Will you write out everything from the line containing "Which from (x=659, y=154), (x=1127, y=455), (x=43, y=195)" down to the line containing "Answer: [339,174] → [639,548] → [1005,556]", shifting every coordinate in the answers up by 136 and keeping the rest of each entry unchanged?

>> START The data

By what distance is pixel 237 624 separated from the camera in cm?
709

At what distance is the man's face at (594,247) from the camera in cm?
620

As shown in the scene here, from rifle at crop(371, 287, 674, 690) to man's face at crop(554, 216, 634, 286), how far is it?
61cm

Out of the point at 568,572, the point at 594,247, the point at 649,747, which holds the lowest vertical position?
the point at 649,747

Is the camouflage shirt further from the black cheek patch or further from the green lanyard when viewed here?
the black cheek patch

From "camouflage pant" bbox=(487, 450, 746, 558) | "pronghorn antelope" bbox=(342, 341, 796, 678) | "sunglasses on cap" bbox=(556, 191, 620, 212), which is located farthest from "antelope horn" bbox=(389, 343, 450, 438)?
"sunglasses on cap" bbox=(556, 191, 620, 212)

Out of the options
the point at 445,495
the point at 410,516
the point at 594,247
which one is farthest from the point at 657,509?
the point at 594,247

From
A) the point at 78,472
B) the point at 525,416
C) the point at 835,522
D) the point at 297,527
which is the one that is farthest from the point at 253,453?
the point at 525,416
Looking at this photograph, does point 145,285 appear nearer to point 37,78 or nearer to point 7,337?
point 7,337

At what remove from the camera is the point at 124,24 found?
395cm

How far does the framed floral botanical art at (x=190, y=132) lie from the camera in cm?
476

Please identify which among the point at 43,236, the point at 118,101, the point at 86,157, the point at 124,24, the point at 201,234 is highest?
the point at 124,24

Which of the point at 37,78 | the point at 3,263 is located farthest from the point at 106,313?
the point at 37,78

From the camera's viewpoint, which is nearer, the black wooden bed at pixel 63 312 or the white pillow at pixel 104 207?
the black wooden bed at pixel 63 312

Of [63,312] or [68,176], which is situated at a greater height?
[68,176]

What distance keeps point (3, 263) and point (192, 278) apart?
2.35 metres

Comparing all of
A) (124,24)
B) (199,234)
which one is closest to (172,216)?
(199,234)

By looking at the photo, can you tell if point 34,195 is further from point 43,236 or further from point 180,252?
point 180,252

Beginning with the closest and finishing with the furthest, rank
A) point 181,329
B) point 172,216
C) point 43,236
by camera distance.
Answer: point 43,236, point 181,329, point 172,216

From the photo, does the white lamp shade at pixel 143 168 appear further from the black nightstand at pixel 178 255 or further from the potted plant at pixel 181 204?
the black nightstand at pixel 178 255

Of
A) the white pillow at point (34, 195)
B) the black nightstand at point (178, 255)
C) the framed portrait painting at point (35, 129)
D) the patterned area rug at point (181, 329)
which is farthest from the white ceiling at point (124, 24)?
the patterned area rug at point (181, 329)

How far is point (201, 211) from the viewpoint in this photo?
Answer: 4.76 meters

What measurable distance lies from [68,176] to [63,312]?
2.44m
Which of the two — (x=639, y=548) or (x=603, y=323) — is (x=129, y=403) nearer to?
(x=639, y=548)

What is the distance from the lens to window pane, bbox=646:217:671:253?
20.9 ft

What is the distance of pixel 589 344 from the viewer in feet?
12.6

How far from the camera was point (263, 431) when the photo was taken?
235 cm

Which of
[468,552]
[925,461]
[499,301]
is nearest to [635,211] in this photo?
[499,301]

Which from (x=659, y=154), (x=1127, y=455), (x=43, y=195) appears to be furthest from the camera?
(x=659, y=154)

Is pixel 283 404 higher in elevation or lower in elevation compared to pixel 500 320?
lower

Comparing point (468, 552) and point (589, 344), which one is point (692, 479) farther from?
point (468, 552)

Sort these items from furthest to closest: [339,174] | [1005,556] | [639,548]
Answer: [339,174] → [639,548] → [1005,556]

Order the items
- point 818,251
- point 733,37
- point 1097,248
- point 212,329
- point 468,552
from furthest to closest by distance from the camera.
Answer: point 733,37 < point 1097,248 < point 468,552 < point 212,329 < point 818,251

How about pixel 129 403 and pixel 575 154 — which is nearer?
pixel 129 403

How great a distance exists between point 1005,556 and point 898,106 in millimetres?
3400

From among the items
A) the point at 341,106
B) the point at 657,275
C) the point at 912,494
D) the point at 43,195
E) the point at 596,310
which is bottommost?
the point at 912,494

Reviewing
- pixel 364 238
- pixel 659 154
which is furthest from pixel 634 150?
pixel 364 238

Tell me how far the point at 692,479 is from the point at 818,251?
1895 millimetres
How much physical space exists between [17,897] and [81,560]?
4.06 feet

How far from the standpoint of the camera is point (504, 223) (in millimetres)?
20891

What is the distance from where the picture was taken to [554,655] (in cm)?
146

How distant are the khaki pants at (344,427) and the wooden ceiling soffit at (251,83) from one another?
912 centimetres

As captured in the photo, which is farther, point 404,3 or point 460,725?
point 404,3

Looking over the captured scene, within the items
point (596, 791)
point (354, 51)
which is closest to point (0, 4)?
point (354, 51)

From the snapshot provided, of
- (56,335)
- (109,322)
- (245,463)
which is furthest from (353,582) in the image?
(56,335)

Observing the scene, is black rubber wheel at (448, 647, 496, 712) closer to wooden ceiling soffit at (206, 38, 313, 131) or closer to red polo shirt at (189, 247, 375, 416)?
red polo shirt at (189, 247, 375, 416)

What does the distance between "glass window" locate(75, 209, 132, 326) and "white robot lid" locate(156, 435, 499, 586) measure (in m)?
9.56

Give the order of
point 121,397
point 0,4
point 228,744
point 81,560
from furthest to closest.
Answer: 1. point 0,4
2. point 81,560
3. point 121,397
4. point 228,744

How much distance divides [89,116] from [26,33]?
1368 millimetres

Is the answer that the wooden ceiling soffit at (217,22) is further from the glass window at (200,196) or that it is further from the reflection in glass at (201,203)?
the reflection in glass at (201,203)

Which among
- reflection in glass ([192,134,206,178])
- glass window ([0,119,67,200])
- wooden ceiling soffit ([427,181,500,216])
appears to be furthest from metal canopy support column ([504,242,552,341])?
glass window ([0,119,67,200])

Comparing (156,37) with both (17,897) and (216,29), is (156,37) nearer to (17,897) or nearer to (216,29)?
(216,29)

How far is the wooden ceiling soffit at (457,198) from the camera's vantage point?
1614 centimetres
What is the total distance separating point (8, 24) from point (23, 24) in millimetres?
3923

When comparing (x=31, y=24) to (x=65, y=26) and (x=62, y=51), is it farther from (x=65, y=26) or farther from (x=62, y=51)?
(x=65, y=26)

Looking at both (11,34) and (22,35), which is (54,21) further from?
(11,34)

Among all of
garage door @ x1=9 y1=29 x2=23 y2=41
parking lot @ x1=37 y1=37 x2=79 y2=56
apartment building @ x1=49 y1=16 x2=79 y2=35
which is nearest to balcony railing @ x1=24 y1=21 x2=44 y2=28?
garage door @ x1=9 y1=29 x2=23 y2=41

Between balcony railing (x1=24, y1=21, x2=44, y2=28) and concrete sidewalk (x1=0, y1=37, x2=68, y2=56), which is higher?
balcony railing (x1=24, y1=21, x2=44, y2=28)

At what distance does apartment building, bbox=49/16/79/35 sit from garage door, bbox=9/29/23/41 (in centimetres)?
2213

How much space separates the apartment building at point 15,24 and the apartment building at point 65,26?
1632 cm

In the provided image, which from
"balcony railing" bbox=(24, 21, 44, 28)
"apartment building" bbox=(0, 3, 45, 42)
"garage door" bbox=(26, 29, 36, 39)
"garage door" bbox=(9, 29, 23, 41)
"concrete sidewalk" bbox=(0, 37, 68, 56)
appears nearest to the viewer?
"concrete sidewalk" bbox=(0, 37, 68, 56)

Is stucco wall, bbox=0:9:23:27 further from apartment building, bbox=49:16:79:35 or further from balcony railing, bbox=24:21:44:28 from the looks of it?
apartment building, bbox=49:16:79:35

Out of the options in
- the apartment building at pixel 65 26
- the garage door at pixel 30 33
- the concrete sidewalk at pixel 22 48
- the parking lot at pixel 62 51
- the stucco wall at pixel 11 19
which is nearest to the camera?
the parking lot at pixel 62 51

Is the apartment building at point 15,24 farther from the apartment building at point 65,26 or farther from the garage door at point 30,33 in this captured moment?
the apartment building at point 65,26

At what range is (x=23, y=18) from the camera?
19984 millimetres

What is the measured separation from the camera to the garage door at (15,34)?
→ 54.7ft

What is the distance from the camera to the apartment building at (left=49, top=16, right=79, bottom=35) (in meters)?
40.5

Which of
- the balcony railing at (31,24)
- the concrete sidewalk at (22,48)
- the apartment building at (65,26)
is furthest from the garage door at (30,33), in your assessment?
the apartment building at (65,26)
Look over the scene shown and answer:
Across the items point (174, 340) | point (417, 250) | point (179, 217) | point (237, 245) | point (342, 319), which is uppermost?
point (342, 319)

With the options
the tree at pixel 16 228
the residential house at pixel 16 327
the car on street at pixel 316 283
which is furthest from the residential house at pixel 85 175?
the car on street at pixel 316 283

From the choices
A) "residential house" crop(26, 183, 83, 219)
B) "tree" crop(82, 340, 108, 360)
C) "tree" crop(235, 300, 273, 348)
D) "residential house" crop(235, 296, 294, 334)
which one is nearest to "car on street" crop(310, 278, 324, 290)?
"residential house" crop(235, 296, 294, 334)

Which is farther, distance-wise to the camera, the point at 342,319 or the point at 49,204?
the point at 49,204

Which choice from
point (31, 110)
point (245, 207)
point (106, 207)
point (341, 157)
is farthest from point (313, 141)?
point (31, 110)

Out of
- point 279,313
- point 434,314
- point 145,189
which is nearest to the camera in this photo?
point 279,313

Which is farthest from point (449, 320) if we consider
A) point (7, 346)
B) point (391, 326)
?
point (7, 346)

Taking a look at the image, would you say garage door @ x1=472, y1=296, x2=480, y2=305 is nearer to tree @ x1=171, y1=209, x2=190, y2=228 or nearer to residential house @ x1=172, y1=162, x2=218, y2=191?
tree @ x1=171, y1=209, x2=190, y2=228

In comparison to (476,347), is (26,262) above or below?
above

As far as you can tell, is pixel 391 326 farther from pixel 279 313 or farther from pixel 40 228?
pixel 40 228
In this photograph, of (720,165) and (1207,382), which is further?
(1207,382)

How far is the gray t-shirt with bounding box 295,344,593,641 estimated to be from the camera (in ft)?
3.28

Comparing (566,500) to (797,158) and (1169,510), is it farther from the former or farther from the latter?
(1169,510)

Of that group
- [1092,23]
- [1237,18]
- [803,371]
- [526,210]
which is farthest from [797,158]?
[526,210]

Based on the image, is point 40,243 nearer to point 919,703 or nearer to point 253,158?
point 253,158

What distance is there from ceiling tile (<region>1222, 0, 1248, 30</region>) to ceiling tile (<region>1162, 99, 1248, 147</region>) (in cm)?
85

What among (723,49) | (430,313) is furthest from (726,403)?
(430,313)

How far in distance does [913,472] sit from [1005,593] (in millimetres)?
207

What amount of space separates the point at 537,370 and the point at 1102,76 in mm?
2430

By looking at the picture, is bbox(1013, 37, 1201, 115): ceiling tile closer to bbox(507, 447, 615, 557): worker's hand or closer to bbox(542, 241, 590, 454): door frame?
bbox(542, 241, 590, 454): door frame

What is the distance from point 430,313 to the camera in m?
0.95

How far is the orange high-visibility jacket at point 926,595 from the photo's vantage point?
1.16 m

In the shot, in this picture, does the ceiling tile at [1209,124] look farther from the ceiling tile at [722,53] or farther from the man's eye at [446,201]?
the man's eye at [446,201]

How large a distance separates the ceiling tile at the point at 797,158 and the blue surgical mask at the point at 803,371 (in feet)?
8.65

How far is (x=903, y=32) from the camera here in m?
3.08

>> END The data

• _Output for this task_:
Which from (x=659, y=154), (x=1127, y=455), (x=43, y=195) appears to be furthest from the camera?
(x=795, y=290)

Is pixel 283 404 higher in elevation or lower in elevation compared to pixel 500 320?
lower

Comparing point (468, 552) and point (589, 344), which one is point (692, 479) farther from?
point (604, 688)

Sort these items from furthest to closest: [339,174] | [1005,556] | [639,548]
Answer: [475,310] → [775,684] → [1141,692]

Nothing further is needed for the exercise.